2013年03月06日 14:44 by koguma
女性教師に対するナイフ殺傷事件を起こした黒磯の少年や、一人暮らしの老人を殴打し死亡させた浦和の少女が、家庭裁判所の審判のあと「児童自立支援施設」に送致されたニュースは耳にされていると思う。

 この「児童自立支援施設」は、児童福祉法によって定められている福祉施設で、もとは「教護院」である。児童福祉法改正が昨年六月国会で決まり、改正法に基づいて、今年四月一日より施行となった厚生省管轄施設である。

 「教護院」は、各都道府県に最低一カ所の設置が義務づけられていたところから、改正前、全国に五七カ所あり、万引き、恐喝、暴行傷害、シンナー、家出など、俗に「非行」と呼ばれる問題行動を起こした子が入所の対象であった。それ以上重い犯行(強盗・殺人など)の場合、少年法により、法務省管轄の「少年院」に送致されるのが一般的であるが、現行少年法では一五歳以上が対象であり、一四歳以下は教護院に措置される場合も含まれた。児童福祉法第四四条に「教護院は、不良行為をなし、又はなす虞(おそれ)のある児童を入院させて、これを教護することを目的とする施設とする」と規定されていたことによる。

 しかし、先月より「児童自立支援施設」に名称が変わったばかりでなく、目的が変わり、入所対象も従来より拡大されたのである。それは、先述の第四四条が次のように改正されたことから生じた。

 「児童自立支援施設は、不良行為をなし、又はなすおそれのある児童及び家庭環境その他の環境上の理由により生活指導等を必要とする児童を入所させ、又は保護者の下から通わせて、個々の児童の状況に応じて必要な指導を行い、その自立を支援することを目的とする施設とする」

 また、関連して第四八条も改正し、これまで施設内で、学校教育に準ずる教育を施設の職員などが行っていたのを、施設長に就学義務を負わせたため、学校教育も導入されることとなった。

 この四四条改正案が昨年四月から六月にかけて、大変論議をよび、主として不登校の子どもたちや親たち、子どもの居場所やフリースクール、教育や人権を守る活動にかかわる市民たちが、連日のように厚生省原案への異議をとなえて運動したことは、ご存じの方もあるだろう。
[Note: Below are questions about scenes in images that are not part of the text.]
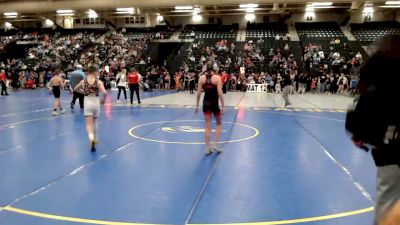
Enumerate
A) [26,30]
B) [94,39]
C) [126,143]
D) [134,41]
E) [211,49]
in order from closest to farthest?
[126,143], [211,49], [134,41], [94,39], [26,30]

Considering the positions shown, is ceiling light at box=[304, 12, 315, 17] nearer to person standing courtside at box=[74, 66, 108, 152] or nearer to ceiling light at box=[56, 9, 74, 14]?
ceiling light at box=[56, 9, 74, 14]

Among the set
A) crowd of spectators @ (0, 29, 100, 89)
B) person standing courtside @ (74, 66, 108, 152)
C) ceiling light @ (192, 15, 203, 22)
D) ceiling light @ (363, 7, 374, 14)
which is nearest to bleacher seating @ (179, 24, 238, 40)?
ceiling light @ (192, 15, 203, 22)

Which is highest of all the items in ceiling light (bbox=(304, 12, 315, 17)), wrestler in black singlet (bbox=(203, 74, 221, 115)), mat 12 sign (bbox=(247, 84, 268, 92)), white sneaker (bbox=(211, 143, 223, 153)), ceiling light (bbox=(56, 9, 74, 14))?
ceiling light (bbox=(304, 12, 315, 17))

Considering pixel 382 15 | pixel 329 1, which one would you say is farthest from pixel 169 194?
pixel 382 15

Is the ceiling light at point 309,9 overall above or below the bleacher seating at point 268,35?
above

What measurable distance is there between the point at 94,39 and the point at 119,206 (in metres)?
36.7

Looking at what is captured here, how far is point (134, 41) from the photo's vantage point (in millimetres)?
35344

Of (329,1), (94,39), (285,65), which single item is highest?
(329,1)

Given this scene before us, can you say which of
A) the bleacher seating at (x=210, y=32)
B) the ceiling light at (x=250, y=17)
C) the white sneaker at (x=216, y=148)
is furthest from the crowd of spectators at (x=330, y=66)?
the white sneaker at (x=216, y=148)

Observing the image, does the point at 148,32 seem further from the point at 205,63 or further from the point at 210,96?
the point at 210,96

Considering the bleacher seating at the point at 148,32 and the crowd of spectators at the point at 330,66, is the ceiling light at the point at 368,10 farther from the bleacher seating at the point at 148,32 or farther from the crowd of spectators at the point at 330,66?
the bleacher seating at the point at 148,32

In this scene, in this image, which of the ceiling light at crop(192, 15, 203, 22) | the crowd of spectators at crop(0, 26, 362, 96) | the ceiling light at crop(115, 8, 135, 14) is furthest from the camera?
the ceiling light at crop(192, 15, 203, 22)

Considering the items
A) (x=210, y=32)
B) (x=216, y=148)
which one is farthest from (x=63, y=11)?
(x=216, y=148)

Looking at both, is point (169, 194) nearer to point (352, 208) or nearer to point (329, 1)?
point (352, 208)
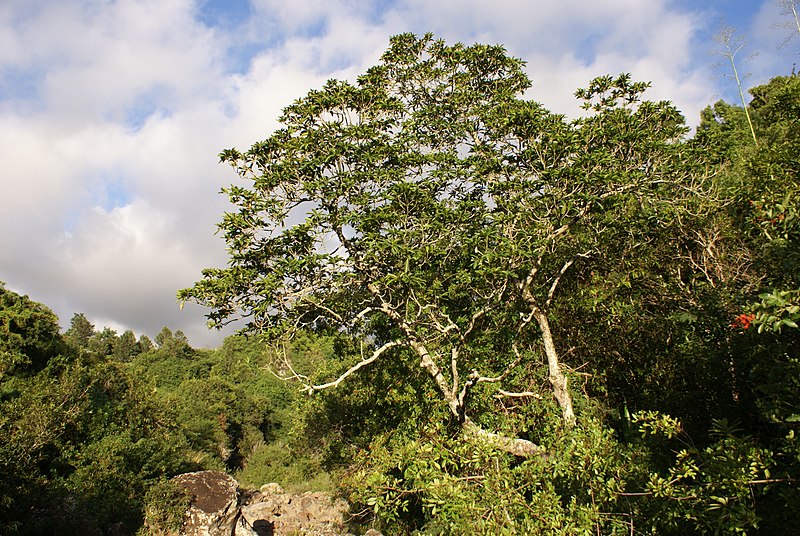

 厚生省は、教護院入所率が平均四割になった状況をふまえ、入所対象の拡大に「家庭環境等の理由から生活指導等を必要とする者」とし、具体的には、不登校、高校中退者を想定していたことがわかったからである。厚生省・文部省との会見、要望書と賛同署名、国会議員とのロビー活動、厚生委員会や本会議の傍聴、とりあげてくれた政党のヒアリング、全国アピールなどの取り組みの結果、原文のように国会を通過したが、衆議院附帯決議に「不登校であることを理由として児童自立支援施設への入所措置が行われることのないよう、児童相談所、都道府県児童福祉審議会及び児童自立支援施設への周知徹底を図ること」の一文が入ったのである。

 四月一日実施を前に、厚生省は、二月二四日、都道府県知事あてに「施行にかかわる留意点についての通達を出している。それには、「いわゆる不登校児又は登校拒否児若しくは高校中退者について、学校に行っていないこと又は高校を中退したことを理由として入所の対象とならないものであり、これらの点について、児童及びその保護者、児童相談所、児童自立支援施設等の関係者に誤解を生じることのないよう、特に留意し、周知徹底を図られたいこと」と明記されている。

 もっとも、教護院時代と比べて、不良行為をなした児童に加え、入所対象を拡大し、「生活指導等を要する児童」もというわけだが、それは具体的にどんな子をさすのか、また、入所への本人や親の意志がどう尊重されるのか、不安や疑問は解消していない。これらについては、別号で現場取材もあわせ報告したい。